Besluit van 28 november 2001, houdende wijziging van het Warenwetbesluit Bereiding en behandeling van levensmiddelen

Wij Beatrix, bij de gratie Gods, Koningin der Nederlanden, Prinses van Oranje-Nassau, enz. enz. enz.

Op de voordracht van Onze Minister van Volksgezondheid, Welzijn en Sport van 11 september 2001, GZB/VVB 2208488, gedaan in overeenstemming met Onze Ministers van Landbouw, Natuurbeheer en Visserij, en van Economische Zaken;

Gelet op:

– verordening (EG) nr. 466/2001 van de Commissie van de Europese Gemeenschappen van 8 maart 2001 tot vaststelling van maximumgehalten aan bepaalde verontreinigingen in levensmiddelen (PbEG L 77),

– richtlijn nr. 2001/22/EG van de Commissie van de Europese Gemeenschappen van 8 maart 2001 tot vaststelling van bemonsteringswijzen en analysemethoden voor de officiële controle op de maximumgehalten aan lood, cadmium, kwik en 3-MCPD in levensmiddelen (PbEG L 77), alsmede

– artikel 4, eerste lid, artikel 8, onder c, artikel 12, artikel 13, en artikel 14, van de Warenwet;

De Raad van State gehoord (advies van 25 oktober 2001, no.W13.01.0479/III);

Gezien het nader rapport van Onze Minister van Volksgezondheid, Welzijn en Sport van 22 november met nummer GZB/VVB 2233835, uitgebracht in overeenstemming met Onze Ministers van Landbouw, Natuurbeheer en Visserij, en van Economische Zaken;

Hebben goedgevonden en verstaan:

ARTIKEL I

Het Warenwetbesluit Bereiding en behandeling van levensmiddelen1 wordt als volgt gewijzigd:

A

Aan artikel 1 worden, na vervanging van de punt aan het slot van onderdeel g door een puntkomma, twee onderdelen toegevoegd, luidende:

i. verordening (EG) 466/2001: verordening (EG) nr. 466/2001 van de Commissie van de Europese Gemeenschappen van 8 maart 2001 tot vaststelling van maximumgehalten aan bepaalde verontreinigingen in levensmiddelen (PbEG L 77);

j. richtlijn 2001/22/EG: richtlijn nr. 2001/22/EG van de Commissie van de Europese Gemeenschappen van 8 maart 2001 tot vaststelling van bemonsteringswijzen en analysemethoden voor de officiële controle op de maximumgehalten aan lood, cadmium, kwik en 3-MCPD in levensmiddelen (PbEG L 77).

B

Aan artikel 2 wordt een lid toegevoegd, luidende:

  • 9. Het is verboden te handelen in strijd met artikel 1, eerste lid, artikel 2, derde lid, en artikel 4, tweede en derde lid, van verordening (EG) 466/2001.

**Wat te doen**
a - Beantwoord deze vragen over het besluit:
(i) Op welke datum bracht de Raad van State advies uit?
(ii) Voor welke vier stoffen legt richtlijn 2001/22/EG bemonsteringswijzen en analysemethoden vast?
(iii) Welk nummer krijgt het lid dat aan artikel 2 wordt toegevoegd?
b - Ga verder met het besluit over de wijziging van het Warenwetbesluit, te beginnen na de laatste getoonde zin.

[Gegevensvermeldingen]
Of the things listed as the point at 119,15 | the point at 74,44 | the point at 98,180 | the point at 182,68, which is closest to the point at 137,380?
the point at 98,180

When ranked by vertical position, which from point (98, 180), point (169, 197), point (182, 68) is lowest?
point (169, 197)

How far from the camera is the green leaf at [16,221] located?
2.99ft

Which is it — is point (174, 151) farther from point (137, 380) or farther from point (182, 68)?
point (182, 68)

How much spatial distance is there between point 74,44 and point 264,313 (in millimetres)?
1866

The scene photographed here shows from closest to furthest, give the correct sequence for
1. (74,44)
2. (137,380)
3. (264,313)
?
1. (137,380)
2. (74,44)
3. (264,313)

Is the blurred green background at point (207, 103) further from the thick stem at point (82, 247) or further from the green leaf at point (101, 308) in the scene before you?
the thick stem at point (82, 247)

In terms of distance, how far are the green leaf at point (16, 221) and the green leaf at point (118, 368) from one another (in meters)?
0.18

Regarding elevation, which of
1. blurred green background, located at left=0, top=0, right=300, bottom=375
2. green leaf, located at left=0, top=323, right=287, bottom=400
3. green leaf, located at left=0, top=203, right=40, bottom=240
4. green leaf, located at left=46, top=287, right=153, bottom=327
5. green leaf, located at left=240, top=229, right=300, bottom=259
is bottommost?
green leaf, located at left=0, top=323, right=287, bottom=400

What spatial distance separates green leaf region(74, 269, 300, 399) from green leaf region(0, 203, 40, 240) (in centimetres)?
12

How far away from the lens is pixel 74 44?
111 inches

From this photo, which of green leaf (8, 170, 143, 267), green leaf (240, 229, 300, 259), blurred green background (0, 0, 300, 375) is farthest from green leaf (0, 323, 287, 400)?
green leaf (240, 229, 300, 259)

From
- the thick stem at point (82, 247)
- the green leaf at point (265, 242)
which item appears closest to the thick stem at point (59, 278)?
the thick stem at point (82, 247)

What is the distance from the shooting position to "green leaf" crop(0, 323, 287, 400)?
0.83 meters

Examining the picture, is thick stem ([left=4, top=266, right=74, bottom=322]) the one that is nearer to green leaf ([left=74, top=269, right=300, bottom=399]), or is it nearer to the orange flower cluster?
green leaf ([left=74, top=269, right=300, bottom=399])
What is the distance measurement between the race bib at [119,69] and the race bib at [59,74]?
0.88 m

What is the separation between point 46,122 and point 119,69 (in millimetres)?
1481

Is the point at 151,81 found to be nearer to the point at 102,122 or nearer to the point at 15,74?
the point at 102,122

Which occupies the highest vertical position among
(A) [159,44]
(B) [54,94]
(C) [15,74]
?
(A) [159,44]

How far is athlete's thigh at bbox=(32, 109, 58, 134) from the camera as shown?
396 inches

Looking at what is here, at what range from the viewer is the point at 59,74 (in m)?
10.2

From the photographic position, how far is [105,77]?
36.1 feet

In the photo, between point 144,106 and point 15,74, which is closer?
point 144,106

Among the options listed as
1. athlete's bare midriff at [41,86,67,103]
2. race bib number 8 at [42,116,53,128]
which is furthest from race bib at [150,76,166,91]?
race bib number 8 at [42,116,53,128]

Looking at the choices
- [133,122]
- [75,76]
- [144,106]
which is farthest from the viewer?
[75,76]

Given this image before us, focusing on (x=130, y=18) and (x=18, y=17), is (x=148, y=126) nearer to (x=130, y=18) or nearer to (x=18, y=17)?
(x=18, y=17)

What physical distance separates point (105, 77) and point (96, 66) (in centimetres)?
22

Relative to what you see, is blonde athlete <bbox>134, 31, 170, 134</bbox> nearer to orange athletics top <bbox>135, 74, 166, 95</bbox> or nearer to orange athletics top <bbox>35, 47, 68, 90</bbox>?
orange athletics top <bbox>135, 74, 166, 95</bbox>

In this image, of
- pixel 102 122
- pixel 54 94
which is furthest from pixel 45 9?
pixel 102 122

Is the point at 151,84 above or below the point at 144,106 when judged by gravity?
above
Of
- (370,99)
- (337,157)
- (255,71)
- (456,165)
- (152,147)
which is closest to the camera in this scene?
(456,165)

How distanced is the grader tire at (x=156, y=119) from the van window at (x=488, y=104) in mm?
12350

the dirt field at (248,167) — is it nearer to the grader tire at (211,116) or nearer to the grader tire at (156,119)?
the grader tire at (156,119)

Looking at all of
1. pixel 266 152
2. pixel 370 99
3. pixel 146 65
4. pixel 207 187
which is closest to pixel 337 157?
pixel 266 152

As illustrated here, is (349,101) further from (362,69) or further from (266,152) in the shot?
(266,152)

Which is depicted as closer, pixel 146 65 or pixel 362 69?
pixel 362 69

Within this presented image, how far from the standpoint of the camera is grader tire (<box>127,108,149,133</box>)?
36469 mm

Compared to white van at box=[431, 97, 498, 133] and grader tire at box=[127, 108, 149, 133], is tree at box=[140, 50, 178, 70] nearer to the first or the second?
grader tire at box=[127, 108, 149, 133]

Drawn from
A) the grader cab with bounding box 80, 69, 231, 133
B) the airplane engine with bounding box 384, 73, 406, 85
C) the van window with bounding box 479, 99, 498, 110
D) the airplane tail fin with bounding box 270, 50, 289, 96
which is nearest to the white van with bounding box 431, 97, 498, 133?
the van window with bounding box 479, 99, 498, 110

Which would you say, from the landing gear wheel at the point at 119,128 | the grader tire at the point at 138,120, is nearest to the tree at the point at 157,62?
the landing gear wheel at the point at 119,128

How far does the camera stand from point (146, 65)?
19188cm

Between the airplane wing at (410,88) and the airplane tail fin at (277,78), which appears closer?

**Antwoorden per opdracht**
a -
(i) 25 oktober 2001
(ii) Lood, cadmium, kwik en 3-MCPD
(iii) 9

b -
C

Aan artikel 18 wordt een lid toegevoegd, luidende:

  • 4. Onverminderd het eerste lid wordt de in artikel 2 juncto bijlage II, punten 3.1 tot en met 3.6, van richtlijn 2001/22/EG, beschreven methode, aangewezen als methode van onderzoek die bij uitsluiting beslissend is voor de vaststelling of met betrekking tot de maximumgehalten aan lood, cadmium, kwik en 3-monochloorpropaan-1,2-diol in eet- en drinkwaren al dan niet is voldaan aan bijlage I, deel 3 en deel 4, van verordening (EG) 466/2001.

ARTIKEL II

Dit besluit treedt in werking met ingang van 5 april 2002.

Lasten en bevelen dat dit besluit met de daarbij behorende nota van toelichting in het Staatsblad zal worden geplaatst.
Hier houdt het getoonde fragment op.